▸ Document passage

Random Variable | Probability Theory
Variable
Variable is a symbol that can take on any number of specified set of values. Use capital letter to represent a RV and lowercase letter to represent one of its values.
Random variable
A random variable is a set of possible values from a random experiment. A random variable can assume several set of possible values. These possible values are numerical outcomes of a random experiment. Note that random variable is a quantity, whose value is subject to change. Note that the outcome of a random experiment cannot be predicted with certainty, before the experiment is run.
Let X = random variable
x = value of random variable
P(X) = Probability of random variable X
P(X=1) = Probability of RV, whose value is 1
P(X=5) = Probability of RV, whose value is 5
Random Variable: usually written as X, whose possible values are numerical outcomes of a random experiment
RV is also known as STOCHASTIC variable. A random variable is generally denoted by a capital letter X, Y, Z etc. A random variable takes on numerical values as the result of an experiment.
The word random means unpredictable, uncertain, in-deterministic. We call random because it can take several different possible values. Note that process of observation is referred to as an experiment. An experiment is called random experiment if its outcome can’t be predicted. Result of an experiment is known as outcome of experiment.

▸ Entries provided
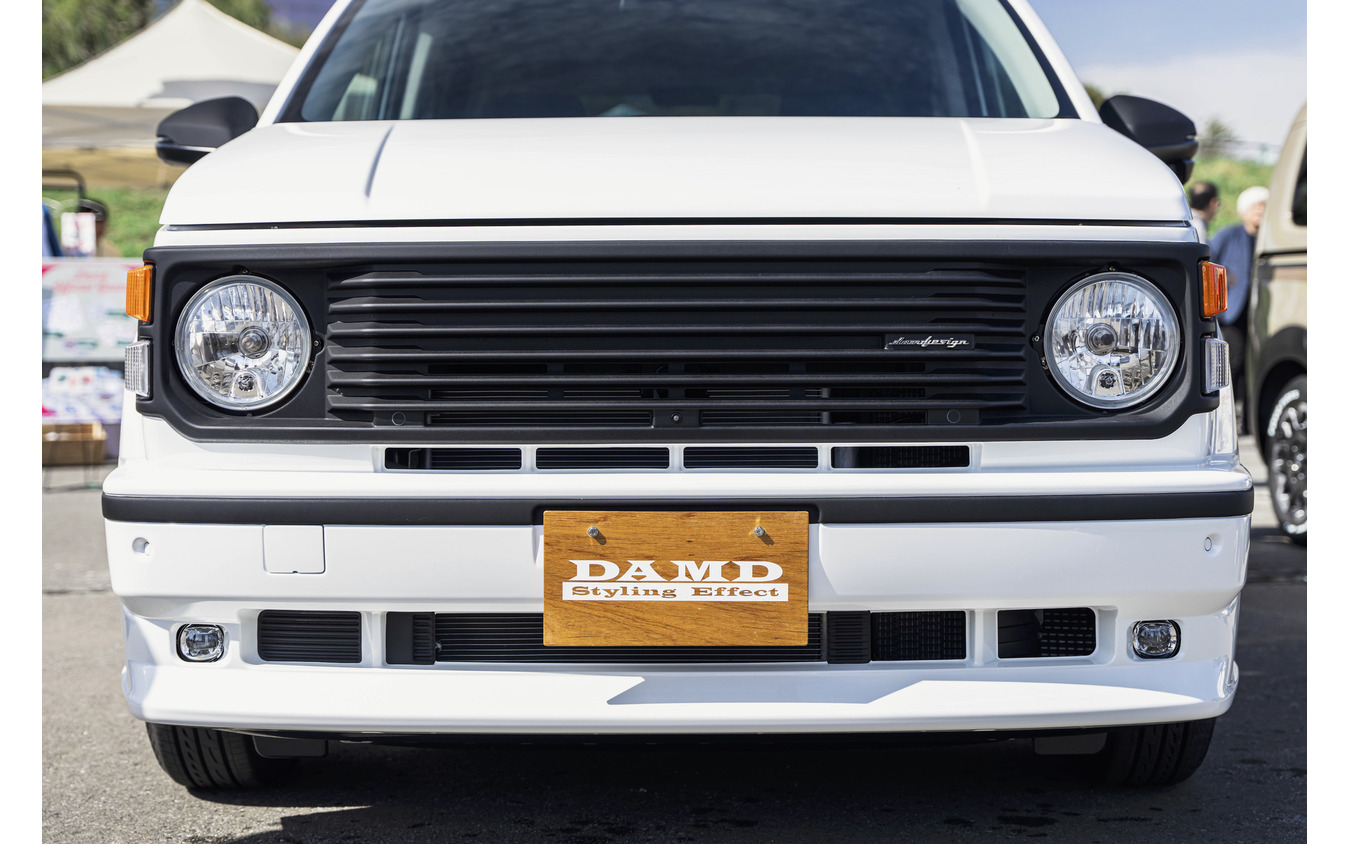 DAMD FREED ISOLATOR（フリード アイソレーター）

==

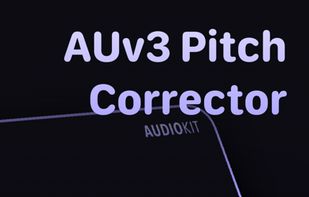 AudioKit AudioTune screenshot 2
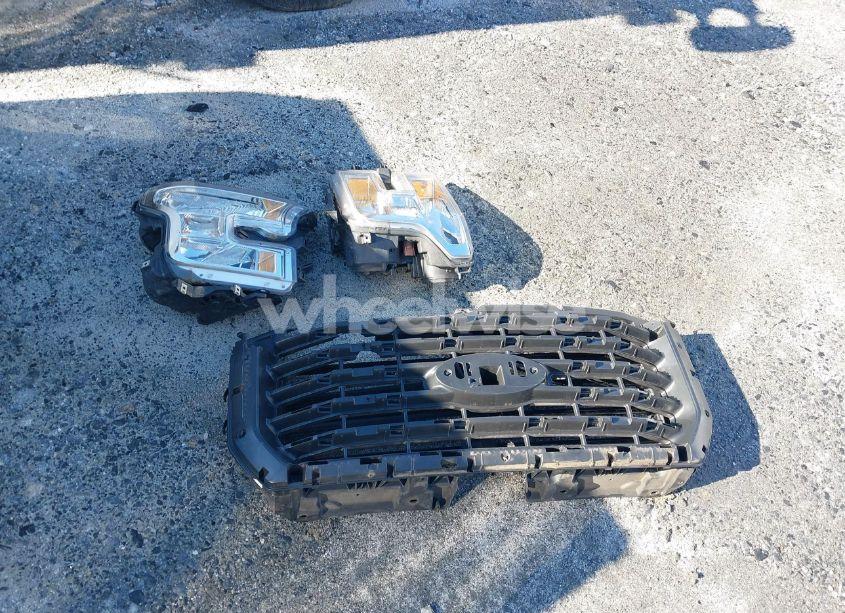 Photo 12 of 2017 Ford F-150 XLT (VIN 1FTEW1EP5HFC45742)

...

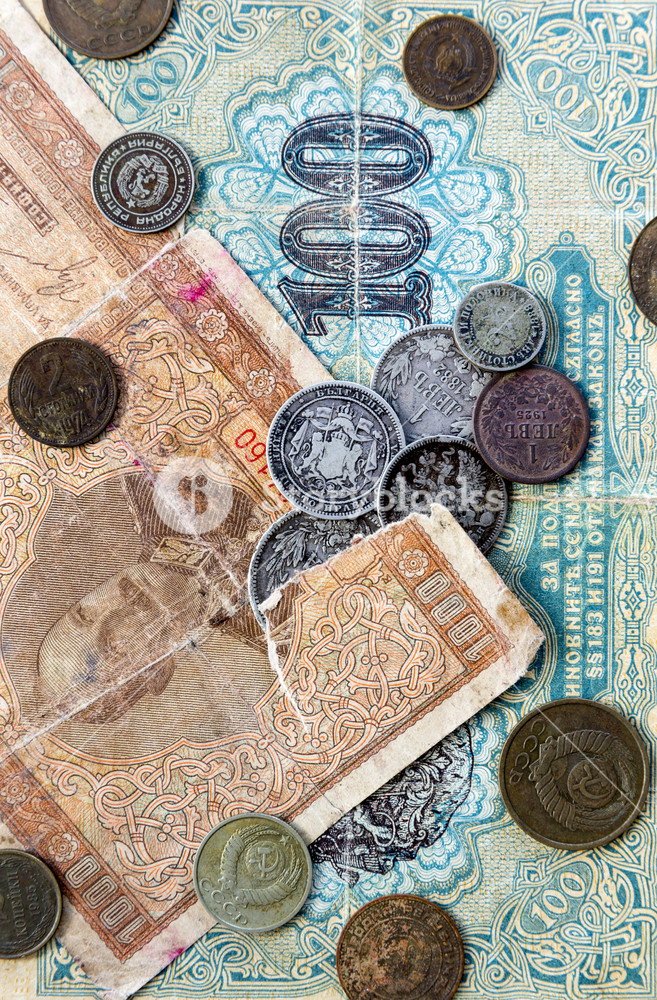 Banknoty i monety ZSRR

▸ Assigned task
Please reproduce the random variable page above word for word, from its title line through its final sentence.

▸ Exercise result
Random Variable | Probability Theory
Variable
Variable is a symbol that can take on any number of specified set of values. Use capital letter to represent a RV and lowercase letter to represent one of its values.
Random variable
A random variable is a set of possible values from a random experiment. A random variable can assume several set of possible values. These possible values are numerical outcomes of a random experiment. Note that random variable is a quantity, whose value is subject to change. Note that the outcome of a random experiment cannot be predicted with certainty, before the experiment is run.
Let X = random variable
x = value of random variable
P(X) = Probability of random variable X
P(X=1) = Probability of RV, whose value is 1
P(X=5) = Probability of RV, whose value is 5
Random Variable: usually written as X, whose possible values are numerical outcomes of a random experiment
RV is also known as STOCHASTIC variable. A random variable is generally denoted by a capital letter X, Y, Z etc. A random variable takes on numerical values as the result of an experiment.
The word random means unpredictable, uncertain, in-deterministic. We call random because it can take several different possible values. Note that process of observation is referred to as an experiment. An experiment is called random experiment if its outcome can’t be predicted. Result of an experiment is known as outcome of experiment.